## Data for this task

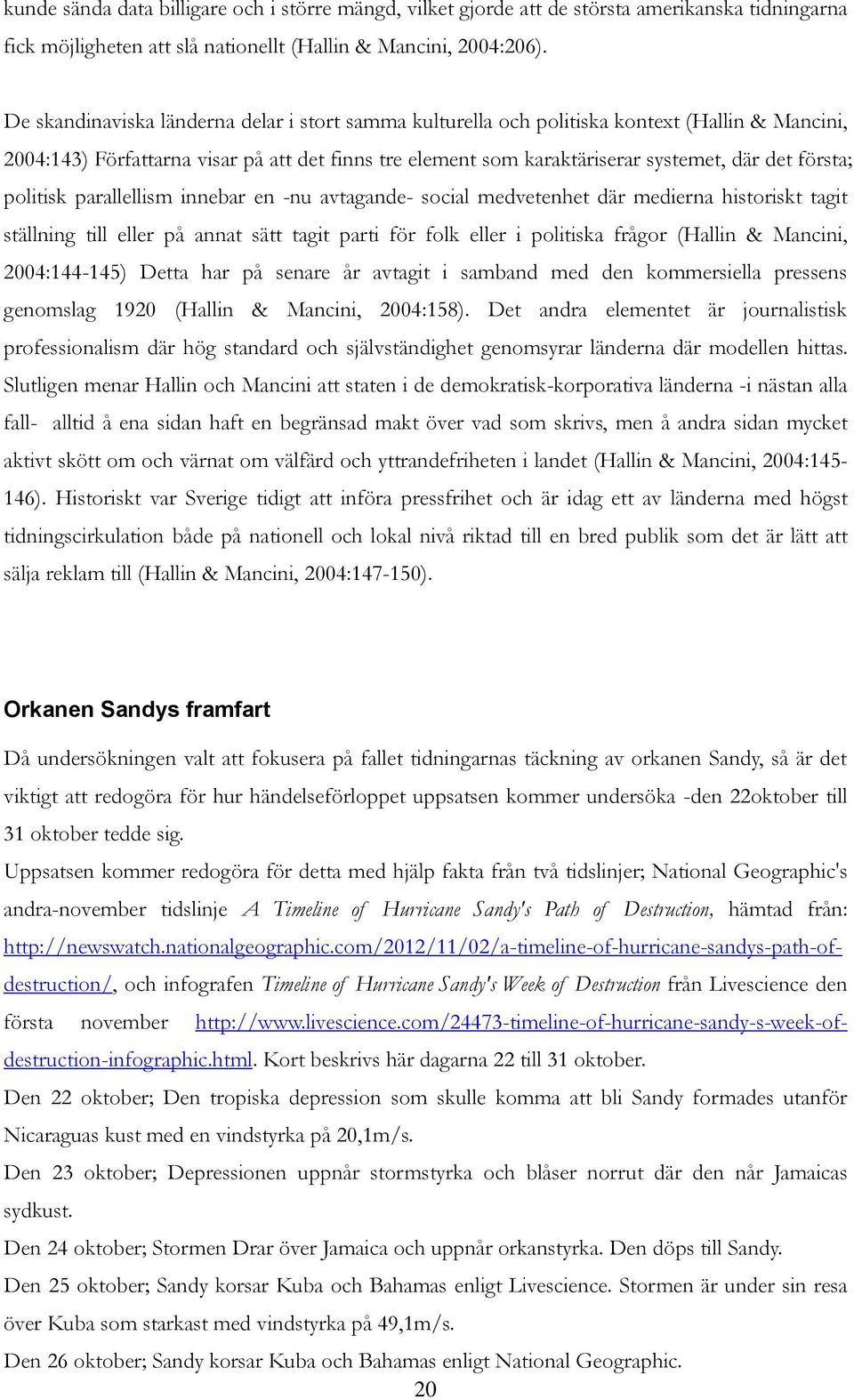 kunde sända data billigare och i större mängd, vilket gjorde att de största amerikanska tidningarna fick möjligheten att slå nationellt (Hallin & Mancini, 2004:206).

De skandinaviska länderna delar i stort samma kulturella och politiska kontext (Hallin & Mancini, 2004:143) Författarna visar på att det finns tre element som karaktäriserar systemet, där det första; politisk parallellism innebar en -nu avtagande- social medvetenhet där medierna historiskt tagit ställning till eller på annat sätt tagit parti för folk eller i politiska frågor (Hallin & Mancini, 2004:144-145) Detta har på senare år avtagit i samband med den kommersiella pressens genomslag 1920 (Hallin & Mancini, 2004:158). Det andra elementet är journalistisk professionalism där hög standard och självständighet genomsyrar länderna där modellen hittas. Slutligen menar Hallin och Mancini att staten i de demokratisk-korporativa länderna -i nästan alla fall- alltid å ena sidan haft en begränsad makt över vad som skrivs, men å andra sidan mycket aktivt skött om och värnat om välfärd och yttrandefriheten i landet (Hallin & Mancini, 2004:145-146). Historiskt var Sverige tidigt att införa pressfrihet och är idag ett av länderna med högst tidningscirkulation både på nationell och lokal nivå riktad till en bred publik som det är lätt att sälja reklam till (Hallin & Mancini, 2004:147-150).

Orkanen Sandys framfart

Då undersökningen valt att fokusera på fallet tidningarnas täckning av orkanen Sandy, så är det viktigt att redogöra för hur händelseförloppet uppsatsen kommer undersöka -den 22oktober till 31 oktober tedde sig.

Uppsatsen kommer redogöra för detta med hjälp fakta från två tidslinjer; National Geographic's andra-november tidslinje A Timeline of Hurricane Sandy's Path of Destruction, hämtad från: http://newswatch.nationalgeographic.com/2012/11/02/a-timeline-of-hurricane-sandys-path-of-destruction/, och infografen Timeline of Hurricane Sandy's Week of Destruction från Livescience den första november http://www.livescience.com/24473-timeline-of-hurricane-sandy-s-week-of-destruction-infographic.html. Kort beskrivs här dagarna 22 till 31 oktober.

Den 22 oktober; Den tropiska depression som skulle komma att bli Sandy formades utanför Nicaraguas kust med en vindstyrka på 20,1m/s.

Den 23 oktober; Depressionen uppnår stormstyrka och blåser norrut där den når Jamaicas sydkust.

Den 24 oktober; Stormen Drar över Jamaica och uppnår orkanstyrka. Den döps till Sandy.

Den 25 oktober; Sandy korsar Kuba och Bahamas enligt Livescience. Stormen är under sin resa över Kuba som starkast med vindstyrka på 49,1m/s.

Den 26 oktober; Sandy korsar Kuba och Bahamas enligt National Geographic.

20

## Instructions for the task
Filter by the word "Livescience": copy every line of the data that holds it.

## Solution below
Uppsatsen kommer redogöra för detta med hjälp fakta från två tidslinjer; National Geographic's andra-november tidslinje A Timeline of Hurricane Sandy's Path of Destruction, hämtad från: http://newswatch.nationalgeographic.com/2012/11/02/a-timeline-of-hurricane-sandys-path-of-destruction/, och infografen Timeline of Hurricane Sandy's Week of Destruction från Livescience den första november http://www.livescience.com/24473-timeline-of-hurricane-sandy-s-week-of-destruction-infographic.html. Kort beskrivs här dagarna 22 till 31 oktober.
Den 25 oktober; Sandy korsar Kuba och Bahamas enligt Livescience. Stormen är under sin resa över Kuba som starkast med vindstyrka på 49,1m/s.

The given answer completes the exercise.